October 16, 1939–March 26, 2015

by JWA Staff
Our work to expand the Encyclopedia is ongoing. We are providing this brief biography for Naomi Weisstein until we are able to commission a full entry.

Naomi Weisstein. ©Virginia Blaisdell.

Naomi Weisstein’s career ran the gamut from feminist rock musician to groundbreaking psychologist to stand-up comedian. Frustrated by the negativity towards women that she saw both in academia and in pop culture, Weisstein formed the funky, irreverent Chicago Women’s Liberation Rock Band while working on a post-doc in mathematical biology at the University of Chicago. She also helped found American Women in Psychology in 1970, which later became Division 35 of the American Psychological Association.

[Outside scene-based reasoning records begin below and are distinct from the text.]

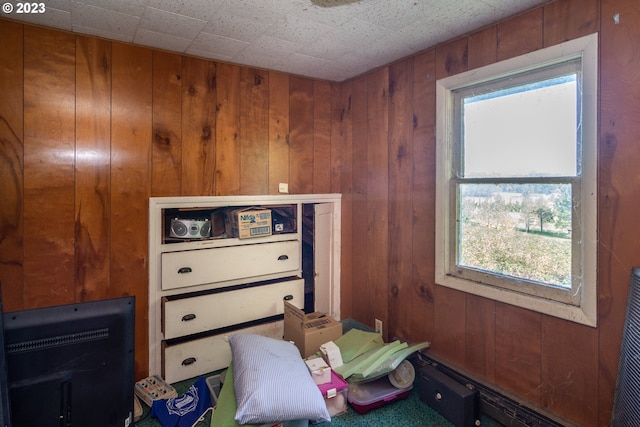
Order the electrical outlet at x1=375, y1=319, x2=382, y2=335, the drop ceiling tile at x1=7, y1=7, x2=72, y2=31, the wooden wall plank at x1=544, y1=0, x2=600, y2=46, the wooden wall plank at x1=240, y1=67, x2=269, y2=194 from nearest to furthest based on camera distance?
the wooden wall plank at x1=544, y1=0, x2=600, y2=46 < the drop ceiling tile at x1=7, y1=7, x2=72, y2=31 < the wooden wall plank at x1=240, y1=67, x2=269, y2=194 < the electrical outlet at x1=375, y1=319, x2=382, y2=335

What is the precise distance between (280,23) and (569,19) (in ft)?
4.77

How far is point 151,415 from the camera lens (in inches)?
78.9

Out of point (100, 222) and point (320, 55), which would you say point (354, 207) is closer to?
point (320, 55)

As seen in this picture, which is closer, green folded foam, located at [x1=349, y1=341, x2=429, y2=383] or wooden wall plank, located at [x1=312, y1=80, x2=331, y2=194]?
green folded foam, located at [x1=349, y1=341, x2=429, y2=383]

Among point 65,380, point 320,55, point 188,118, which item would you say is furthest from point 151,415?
point 320,55

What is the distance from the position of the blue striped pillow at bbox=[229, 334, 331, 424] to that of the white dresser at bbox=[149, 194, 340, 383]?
1.80ft

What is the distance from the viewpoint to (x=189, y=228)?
241 cm

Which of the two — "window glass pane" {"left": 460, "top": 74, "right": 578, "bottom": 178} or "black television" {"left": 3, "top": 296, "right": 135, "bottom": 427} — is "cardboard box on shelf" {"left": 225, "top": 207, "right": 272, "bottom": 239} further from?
"window glass pane" {"left": 460, "top": 74, "right": 578, "bottom": 178}

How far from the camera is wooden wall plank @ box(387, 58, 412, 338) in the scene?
8.16 feet

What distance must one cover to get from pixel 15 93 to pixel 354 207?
235 centimetres

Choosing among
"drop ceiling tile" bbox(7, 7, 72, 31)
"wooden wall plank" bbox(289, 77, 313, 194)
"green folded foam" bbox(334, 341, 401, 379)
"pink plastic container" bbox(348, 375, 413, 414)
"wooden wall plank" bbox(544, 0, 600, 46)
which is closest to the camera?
"wooden wall plank" bbox(544, 0, 600, 46)

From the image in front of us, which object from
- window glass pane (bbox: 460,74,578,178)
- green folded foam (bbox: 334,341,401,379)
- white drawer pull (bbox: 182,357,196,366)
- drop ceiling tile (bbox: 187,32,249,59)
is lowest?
white drawer pull (bbox: 182,357,196,366)

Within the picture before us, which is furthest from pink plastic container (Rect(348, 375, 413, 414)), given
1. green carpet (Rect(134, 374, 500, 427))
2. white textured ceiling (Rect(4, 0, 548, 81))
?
white textured ceiling (Rect(4, 0, 548, 81))

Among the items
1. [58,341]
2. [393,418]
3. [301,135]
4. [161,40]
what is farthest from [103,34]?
[393,418]
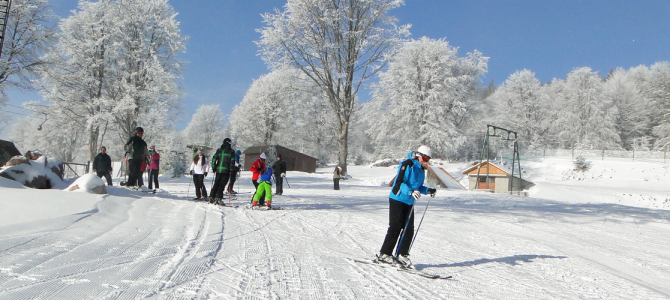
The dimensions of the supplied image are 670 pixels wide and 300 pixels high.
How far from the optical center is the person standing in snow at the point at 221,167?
32.0 ft

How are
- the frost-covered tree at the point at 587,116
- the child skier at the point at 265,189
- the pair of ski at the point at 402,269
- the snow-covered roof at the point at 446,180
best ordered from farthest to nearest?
Answer: the frost-covered tree at the point at 587,116 → the snow-covered roof at the point at 446,180 → the child skier at the point at 265,189 → the pair of ski at the point at 402,269

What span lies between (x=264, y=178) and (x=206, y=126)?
58464mm

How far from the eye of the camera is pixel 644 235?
7559mm

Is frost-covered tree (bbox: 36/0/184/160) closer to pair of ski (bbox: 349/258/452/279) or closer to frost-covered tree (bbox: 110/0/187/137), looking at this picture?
frost-covered tree (bbox: 110/0/187/137)

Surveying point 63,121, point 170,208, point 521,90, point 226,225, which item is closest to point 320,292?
point 226,225

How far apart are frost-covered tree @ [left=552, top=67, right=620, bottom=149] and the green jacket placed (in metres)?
48.9

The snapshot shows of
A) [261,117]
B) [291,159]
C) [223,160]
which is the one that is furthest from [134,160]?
[261,117]

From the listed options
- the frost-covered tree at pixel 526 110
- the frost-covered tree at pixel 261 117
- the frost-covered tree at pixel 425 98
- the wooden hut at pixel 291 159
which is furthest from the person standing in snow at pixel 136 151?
the frost-covered tree at pixel 526 110

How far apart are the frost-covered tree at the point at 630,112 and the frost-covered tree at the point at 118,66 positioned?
187 ft

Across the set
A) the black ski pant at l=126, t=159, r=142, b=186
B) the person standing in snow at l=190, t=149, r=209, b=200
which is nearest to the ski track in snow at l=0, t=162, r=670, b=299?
the person standing in snow at l=190, t=149, r=209, b=200

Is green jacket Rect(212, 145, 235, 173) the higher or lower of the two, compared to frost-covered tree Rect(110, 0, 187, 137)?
lower

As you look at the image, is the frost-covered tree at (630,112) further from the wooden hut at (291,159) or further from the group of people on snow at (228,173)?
the group of people on snow at (228,173)

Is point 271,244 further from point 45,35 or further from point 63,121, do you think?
point 63,121

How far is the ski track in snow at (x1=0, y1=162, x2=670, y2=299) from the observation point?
3203mm
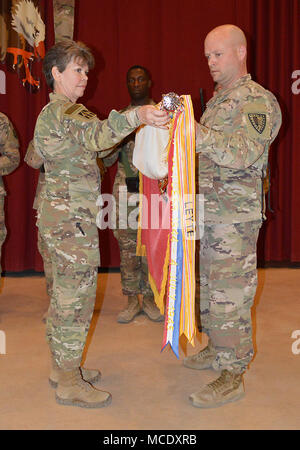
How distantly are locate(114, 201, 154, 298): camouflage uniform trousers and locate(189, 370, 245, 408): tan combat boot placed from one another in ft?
4.19

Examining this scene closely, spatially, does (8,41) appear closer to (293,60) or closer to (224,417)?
(293,60)

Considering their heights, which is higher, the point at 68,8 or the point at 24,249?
the point at 68,8

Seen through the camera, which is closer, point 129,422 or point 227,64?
point 129,422

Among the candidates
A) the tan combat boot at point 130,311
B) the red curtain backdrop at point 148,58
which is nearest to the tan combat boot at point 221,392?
the tan combat boot at point 130,311

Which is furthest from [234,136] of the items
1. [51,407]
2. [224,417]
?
[51,407]

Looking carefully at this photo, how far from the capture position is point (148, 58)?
4781 mm

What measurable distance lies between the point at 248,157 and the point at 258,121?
0.17m

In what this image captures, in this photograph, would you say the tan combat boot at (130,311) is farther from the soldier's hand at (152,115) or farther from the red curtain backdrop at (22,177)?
the soldier's hand at (152,115)

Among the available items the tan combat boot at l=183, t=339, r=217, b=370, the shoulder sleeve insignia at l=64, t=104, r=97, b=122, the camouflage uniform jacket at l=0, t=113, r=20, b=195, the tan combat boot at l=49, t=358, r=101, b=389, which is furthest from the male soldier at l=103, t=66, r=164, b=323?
the shoulder sleeve insignia at l=64, t=104, r=97, b=122

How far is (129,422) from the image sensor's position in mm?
2170

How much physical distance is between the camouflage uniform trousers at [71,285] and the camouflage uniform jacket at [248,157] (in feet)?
1.81

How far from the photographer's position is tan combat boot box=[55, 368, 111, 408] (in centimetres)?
231

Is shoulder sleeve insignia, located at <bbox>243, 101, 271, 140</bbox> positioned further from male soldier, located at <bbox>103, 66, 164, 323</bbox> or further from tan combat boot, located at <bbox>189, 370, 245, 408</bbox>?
male soldier, located at <bbox>103, 66, 164, 323</bbox>

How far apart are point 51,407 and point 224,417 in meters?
0.74
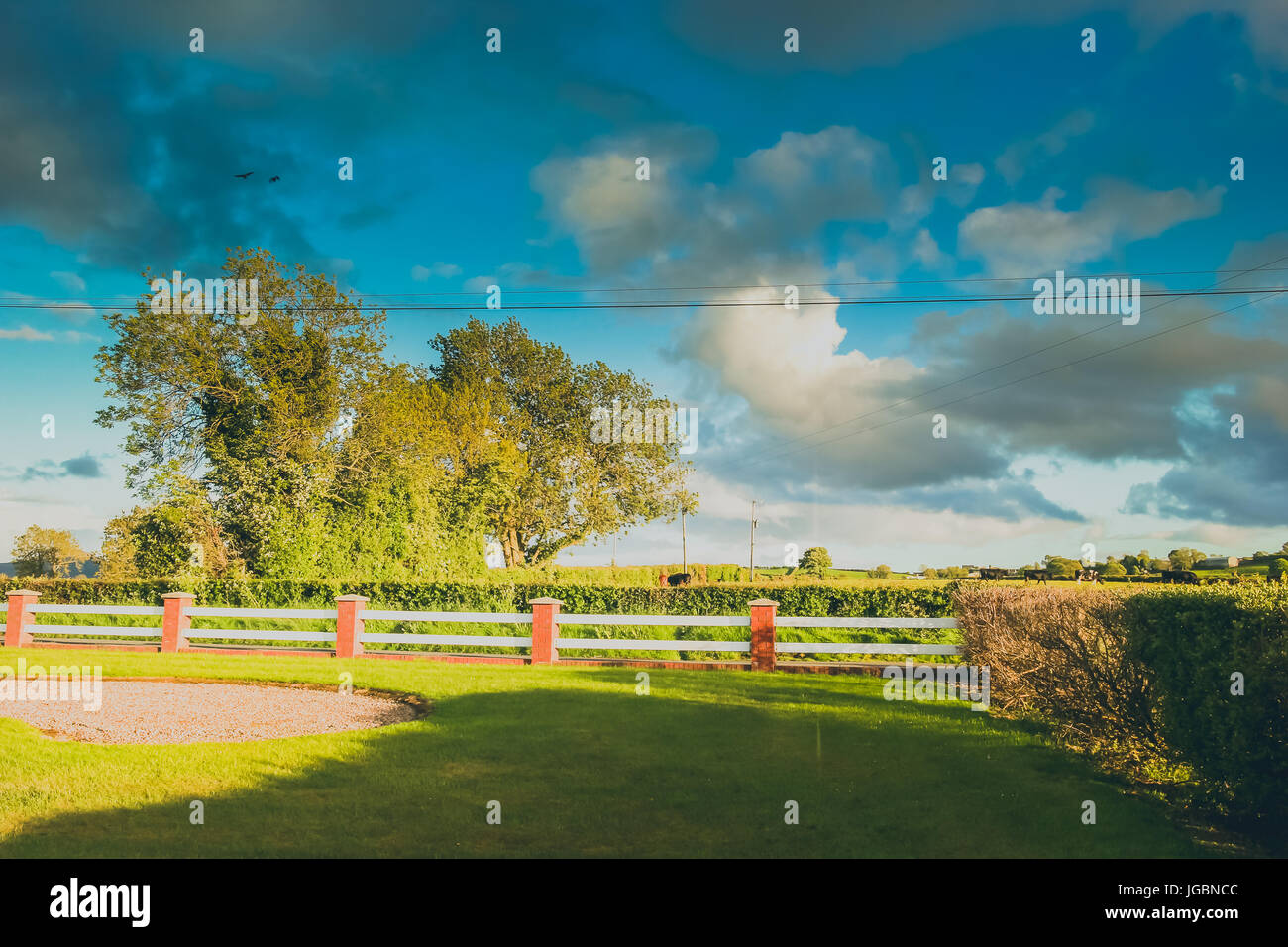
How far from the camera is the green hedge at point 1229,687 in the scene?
218 inches

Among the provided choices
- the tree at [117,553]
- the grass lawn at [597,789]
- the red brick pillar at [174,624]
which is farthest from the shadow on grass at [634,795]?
the tree at [117,553]

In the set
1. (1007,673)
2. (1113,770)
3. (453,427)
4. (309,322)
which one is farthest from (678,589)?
(453,427)

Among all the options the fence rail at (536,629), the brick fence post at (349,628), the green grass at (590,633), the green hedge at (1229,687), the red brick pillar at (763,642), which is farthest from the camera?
the green grass at (590,633)

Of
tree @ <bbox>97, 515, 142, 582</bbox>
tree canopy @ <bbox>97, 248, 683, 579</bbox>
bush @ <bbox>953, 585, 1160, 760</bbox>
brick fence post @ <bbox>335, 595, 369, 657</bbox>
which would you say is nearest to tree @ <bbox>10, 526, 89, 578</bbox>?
tree @ <bbox>97, 515, 142, 582</bbox>

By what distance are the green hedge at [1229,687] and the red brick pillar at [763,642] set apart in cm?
895

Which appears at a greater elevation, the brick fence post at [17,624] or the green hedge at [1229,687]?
the green hedge at [1229,687]

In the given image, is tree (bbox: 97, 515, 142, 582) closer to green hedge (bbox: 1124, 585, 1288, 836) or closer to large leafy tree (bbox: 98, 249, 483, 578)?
large leafy tree (bbox: 98, 249, 483, 578)

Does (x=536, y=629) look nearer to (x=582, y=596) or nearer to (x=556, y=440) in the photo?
(x=582, y=596)

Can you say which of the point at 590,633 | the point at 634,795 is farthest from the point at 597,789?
the point at 590,633

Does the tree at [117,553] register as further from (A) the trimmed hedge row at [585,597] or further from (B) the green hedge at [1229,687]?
(B) the green hedge at [1229,687]

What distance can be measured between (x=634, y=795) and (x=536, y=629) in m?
10.6

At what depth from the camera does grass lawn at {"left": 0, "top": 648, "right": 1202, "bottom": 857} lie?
540 centimetres

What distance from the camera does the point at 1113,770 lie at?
7676 mm
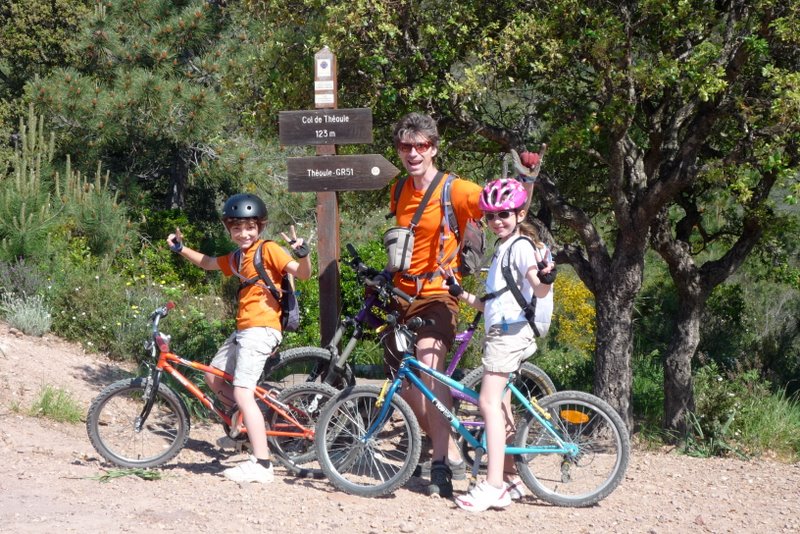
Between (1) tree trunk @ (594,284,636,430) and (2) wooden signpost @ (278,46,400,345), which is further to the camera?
(1) tree trunk @ (594,284,636,430)

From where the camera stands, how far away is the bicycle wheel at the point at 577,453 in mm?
4895

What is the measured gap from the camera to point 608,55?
6.69m

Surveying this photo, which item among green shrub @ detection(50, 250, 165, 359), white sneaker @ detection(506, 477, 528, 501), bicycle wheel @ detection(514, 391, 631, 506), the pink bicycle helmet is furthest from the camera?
green shrub @ detection(50, 250, 165, 359)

In her pioneering 1968 essay, “Kinder, Küche, Kirche as Scientific Law: Psychology Constructs the Female,” she argued that psychology imposed cultural myths and ideologies on women without ever scientifically investigating what women actually thought or felt. Throughout her career, she straddled popular culture and serious scholarship, earning a Guggenheim and teaching at various institutions while working as a feminist cartoonist and stand-up comic. Despite being bedridden with Chronic Fatigue Syndrome, she continued to collaborate with colleagues on experiments in neuroscience for many years.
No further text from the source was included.